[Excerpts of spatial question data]

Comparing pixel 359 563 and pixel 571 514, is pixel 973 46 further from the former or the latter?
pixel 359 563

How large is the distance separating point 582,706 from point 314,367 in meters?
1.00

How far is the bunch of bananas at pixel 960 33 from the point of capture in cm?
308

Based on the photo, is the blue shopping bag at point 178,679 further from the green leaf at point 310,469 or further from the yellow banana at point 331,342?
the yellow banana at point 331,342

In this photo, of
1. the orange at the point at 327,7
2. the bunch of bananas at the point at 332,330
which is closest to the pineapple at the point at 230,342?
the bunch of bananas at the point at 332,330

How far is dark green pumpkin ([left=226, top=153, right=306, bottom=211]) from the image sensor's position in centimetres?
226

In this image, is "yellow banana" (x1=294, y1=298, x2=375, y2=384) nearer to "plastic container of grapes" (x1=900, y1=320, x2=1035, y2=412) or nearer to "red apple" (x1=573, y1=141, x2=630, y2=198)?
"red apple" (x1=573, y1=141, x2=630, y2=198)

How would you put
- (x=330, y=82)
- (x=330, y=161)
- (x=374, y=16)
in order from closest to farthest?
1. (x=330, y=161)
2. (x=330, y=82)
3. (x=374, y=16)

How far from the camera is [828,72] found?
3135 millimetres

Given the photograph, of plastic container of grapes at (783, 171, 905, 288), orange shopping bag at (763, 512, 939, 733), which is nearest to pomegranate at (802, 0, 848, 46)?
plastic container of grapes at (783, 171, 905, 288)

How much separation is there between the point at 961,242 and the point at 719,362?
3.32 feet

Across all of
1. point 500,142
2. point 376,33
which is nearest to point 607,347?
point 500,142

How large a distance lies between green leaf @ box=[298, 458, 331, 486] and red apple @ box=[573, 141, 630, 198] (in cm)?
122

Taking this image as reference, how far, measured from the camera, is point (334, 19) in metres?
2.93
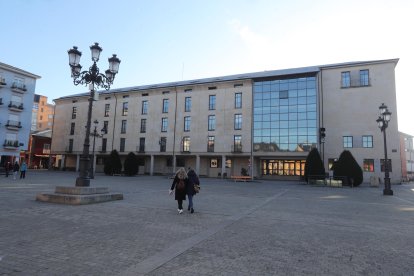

**Problem to solve:**
Copy all of the data above word for word, leaving out the pictures.

**Solution to this task:**
Comparing pixel 359 563 and pixel 571 514, is pixel 973 46 further from the former or the latter?
pixel 359 563

How large is the distance separating point 582,706 from point 314,367 in meters?
1.00

How far is the bunch of bananas at pixel 960 33 from the point of capture in cm?
308

Based on the photo, is the blue shopping bag at point 178,679 further from the green leaf at point 310,469 or further from the yellow banana at point 331,342?
the yellow banana at point 331,342

In this photo, of
1. the orange at the point at 327,7
2. the bunch of bananas at the point at 332,330
which is closest to the pineapple at the point at 230,342?
the bunch of bananas at the point at 332,330

How far is dark green pumpkin ([left=226, top=153, right=306, bottom=211]) from the image sensor's position in centimetres?
226

In this image, is "yellow banana" (x1=294, y1=298, x2=375, y2=384) nearer to "plastic container of grapes" (x1=900, y1=320, x2=1035, y2=412) or nearer to "red apple" (x1=573, y1=141, x2=630, y2=198)?
"red apple" (x1=573, y1=141, x2=630, y2=198)

How would you put
- (x=330, y=82)
- (x=330, y=161)
- (x=374, y=16)
in order from closest to farthest?
1. (x=330, y=161)
2. (x=330, y=82)
3. (x=374, y=16)

How far from the camera is [828,72] found?
3135 millimetres

Given the photograph, of plastic container of grapes at (783, 171, 905, 288), orange shopping bag at (763, 512, 939, 733), which is nearest to pomegranate at (802, 0, 848, 46)?
plastic container of grapes at (783, 171, 905, 288)

How much separation is there between the point at 961,242 and the point at 719,362?
3.32 feet

Across all of
1. point 500,142
2. point 376,33
which is nearest to point 607,347?
point 500,142

How large a distance lies between green leaf @ box=[298, 458, 331, 486] and red apple @ box=[573, 141, 630, 198] (in cm)?
122

Taking this image as reference, how far, measured from the camera, is point (334, 19) in metres?
2.93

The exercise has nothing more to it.